Federal campaign law says that individuals may contribute up to $5,200 to the campaign of a congressional candidate. However, the law says the donor can only give $2,600 in the primary season, and may only give $2,600 in the general election season. On July 21, two potential donors filed a lawsuit against the “bifurcation” requirement. They argue that if Congress does not believe that a contribution of $5,200 to a candidate leads to a danger that the candidate will be bribed by the contribution, then there is no rational reason why the donor can’t give the entire $5,200 for the general election campaign season.

The case is Holmes v Federal Election Commission, U.S. District Court, D.C., 1:14cv-01243. Here is the 19-page complaint. Thanks to the Center for Competitive Politics for the link. The plaintiffs happen to live in Florida, but challenges to federal campaign laws are always filed in Washington, D.C. The case will probably be assigned to a 3-judge U.S. District Court, because non-frivolous challenges to federal campaign laws are entitled to a 3-judge court, by act of Congress.
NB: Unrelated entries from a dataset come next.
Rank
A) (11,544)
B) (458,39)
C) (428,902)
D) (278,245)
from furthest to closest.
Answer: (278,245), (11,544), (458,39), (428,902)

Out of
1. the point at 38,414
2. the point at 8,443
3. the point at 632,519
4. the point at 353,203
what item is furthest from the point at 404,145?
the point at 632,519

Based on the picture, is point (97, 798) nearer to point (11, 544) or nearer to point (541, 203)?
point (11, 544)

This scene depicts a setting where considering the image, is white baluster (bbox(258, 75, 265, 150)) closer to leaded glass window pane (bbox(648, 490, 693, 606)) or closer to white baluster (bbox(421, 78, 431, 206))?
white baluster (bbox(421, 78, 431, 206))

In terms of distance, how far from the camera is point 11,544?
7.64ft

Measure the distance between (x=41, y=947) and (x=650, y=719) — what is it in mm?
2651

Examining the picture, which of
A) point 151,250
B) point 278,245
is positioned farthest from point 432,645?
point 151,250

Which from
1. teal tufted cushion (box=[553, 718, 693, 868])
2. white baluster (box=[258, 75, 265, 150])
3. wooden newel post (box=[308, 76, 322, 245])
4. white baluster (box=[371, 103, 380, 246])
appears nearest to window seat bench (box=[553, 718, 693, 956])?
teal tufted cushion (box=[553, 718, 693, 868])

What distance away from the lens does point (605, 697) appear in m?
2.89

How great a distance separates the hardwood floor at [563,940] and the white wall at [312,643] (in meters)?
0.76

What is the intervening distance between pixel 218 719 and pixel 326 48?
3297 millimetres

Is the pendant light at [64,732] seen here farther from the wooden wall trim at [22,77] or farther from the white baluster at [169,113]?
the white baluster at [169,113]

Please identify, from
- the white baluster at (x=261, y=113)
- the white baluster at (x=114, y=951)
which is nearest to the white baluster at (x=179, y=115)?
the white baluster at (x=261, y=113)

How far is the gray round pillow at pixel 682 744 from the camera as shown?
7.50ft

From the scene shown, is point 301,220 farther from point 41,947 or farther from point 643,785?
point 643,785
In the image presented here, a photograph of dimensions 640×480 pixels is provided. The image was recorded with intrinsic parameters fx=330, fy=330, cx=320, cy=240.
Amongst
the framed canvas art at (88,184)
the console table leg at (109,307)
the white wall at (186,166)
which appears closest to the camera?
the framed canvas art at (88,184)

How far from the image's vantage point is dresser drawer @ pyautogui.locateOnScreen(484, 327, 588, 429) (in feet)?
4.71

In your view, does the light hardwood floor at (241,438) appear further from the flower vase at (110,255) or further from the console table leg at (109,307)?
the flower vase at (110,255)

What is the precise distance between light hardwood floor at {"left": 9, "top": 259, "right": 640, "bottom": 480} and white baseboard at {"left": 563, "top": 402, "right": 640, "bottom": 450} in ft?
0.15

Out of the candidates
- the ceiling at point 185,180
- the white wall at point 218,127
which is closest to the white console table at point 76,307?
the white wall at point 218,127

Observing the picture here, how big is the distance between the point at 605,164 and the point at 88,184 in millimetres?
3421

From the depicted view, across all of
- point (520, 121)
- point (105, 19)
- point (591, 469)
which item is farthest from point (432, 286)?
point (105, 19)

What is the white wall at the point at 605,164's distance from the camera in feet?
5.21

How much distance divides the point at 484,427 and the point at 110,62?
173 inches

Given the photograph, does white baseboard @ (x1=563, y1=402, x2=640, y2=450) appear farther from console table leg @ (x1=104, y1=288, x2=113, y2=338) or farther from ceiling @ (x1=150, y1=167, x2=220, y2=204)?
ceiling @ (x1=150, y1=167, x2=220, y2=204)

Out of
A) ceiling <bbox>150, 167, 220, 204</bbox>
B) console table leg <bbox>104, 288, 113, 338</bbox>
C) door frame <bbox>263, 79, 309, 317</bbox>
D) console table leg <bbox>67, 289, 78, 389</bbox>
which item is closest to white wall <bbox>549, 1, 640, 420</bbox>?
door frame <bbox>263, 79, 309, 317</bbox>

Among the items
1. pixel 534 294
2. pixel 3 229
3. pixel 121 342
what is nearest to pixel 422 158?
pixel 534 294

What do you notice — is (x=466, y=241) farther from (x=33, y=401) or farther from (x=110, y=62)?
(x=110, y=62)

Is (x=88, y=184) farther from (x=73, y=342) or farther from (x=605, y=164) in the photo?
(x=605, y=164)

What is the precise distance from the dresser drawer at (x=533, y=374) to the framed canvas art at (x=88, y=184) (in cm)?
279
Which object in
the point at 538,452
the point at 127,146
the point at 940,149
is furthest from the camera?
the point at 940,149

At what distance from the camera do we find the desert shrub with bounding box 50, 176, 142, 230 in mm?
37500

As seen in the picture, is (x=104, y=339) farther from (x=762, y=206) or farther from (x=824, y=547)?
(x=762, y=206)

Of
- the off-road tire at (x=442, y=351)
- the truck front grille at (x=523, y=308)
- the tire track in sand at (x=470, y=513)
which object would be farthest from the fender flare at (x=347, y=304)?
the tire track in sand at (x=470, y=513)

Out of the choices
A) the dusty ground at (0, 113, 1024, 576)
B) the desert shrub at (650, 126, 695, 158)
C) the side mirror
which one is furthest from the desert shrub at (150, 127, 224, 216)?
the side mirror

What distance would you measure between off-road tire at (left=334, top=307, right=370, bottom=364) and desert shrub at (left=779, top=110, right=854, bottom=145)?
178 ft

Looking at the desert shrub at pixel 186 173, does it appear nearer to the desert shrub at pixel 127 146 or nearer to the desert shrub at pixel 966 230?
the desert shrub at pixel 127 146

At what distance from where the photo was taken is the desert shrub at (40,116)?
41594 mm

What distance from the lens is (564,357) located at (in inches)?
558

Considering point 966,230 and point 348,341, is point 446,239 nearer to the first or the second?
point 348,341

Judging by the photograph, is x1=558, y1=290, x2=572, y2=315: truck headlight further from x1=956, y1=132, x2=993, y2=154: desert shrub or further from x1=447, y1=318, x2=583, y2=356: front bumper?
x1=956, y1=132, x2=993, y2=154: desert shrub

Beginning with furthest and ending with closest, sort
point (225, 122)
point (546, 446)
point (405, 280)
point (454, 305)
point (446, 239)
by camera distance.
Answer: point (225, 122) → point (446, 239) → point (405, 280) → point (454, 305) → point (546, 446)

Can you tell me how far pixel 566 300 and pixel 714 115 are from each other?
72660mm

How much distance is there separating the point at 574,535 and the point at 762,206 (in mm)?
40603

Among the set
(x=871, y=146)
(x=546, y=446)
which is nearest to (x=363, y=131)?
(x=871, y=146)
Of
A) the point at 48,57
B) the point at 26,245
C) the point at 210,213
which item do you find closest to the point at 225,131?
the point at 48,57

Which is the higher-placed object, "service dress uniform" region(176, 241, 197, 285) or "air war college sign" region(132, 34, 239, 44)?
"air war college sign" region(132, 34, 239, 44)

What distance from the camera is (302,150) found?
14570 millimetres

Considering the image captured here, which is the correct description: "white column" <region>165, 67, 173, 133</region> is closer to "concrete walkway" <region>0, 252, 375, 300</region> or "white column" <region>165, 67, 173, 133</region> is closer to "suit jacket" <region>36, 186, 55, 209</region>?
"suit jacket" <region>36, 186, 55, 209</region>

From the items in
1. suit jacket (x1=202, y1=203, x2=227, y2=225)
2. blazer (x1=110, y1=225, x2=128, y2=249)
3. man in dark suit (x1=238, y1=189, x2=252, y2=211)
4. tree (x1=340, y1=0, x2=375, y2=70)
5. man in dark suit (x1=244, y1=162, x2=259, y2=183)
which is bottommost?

Political Scientists Ray LaRaja and Brian Scaffner Say Laws that Weaken Political Parties Help Cause Polarization

Ray LaRaja and Brian Scaffner, political science professors at the University of Massachusetts, here argue that strong political parties reduce polarization. They also conclude that federal campaign finance laws, especially the McCain-Feingold law which still hobbles political parties, are partly to blame for weakening parties, and therefore increasing polarization. Thanks to several people for the link.

New Mexico Files Brief in Ballot Access Case that Challenges 3% Petition Requirement

On July 21, attorneys for the New Mexico Secretary of State filed this 15-page brief in Parker v Duran, 1:14cv-617. This is the federal lawsuit over the state’s 3% petition requirement for independent candidates. The plaintiff, an incumbent member of the State Public Education Commission, wants to run for re-election this year as an independent candidate. He submitted a petition that has fewer signatures than the legal requirement, but he did submit more than enough signatures to meet the 1% requirement if he had been the nominee of a minor party.

The state’s brief says the 3% petition requirement is needed to keep the ballot from being too crowded, even though, if the plaintiff, James T. Parker, fails to get on the ballot, there will be only one candidate on the November ballot for his race. The author of the brief seems slightly embarrassed to argue that the state is in danger of having a crowded ballot if the requirement is struck down. The brief says, on page 10, “Plaintiff would have this Court ignore that interest here because the ballot for Public Education Commission District 4 is hardly crowded; to the contrary, it has been empty until this year. But as tempting as it may be to adopt that reasoning, it is legally flawed. The question is not whether there is any historical risk to crowding this specific ballot. The question is whether the legislature may constitutionally require independent candidates to demonstrate a modicum of support.”

The brief also says on page 14 that voters “do not have the right to elect” Parker if he doesn’t show a modicum of support, ignoring the fact that New Mexico permits write-in candidates in the general election. In November 1980 New Mexico voters elected a write-in candidate to Congress.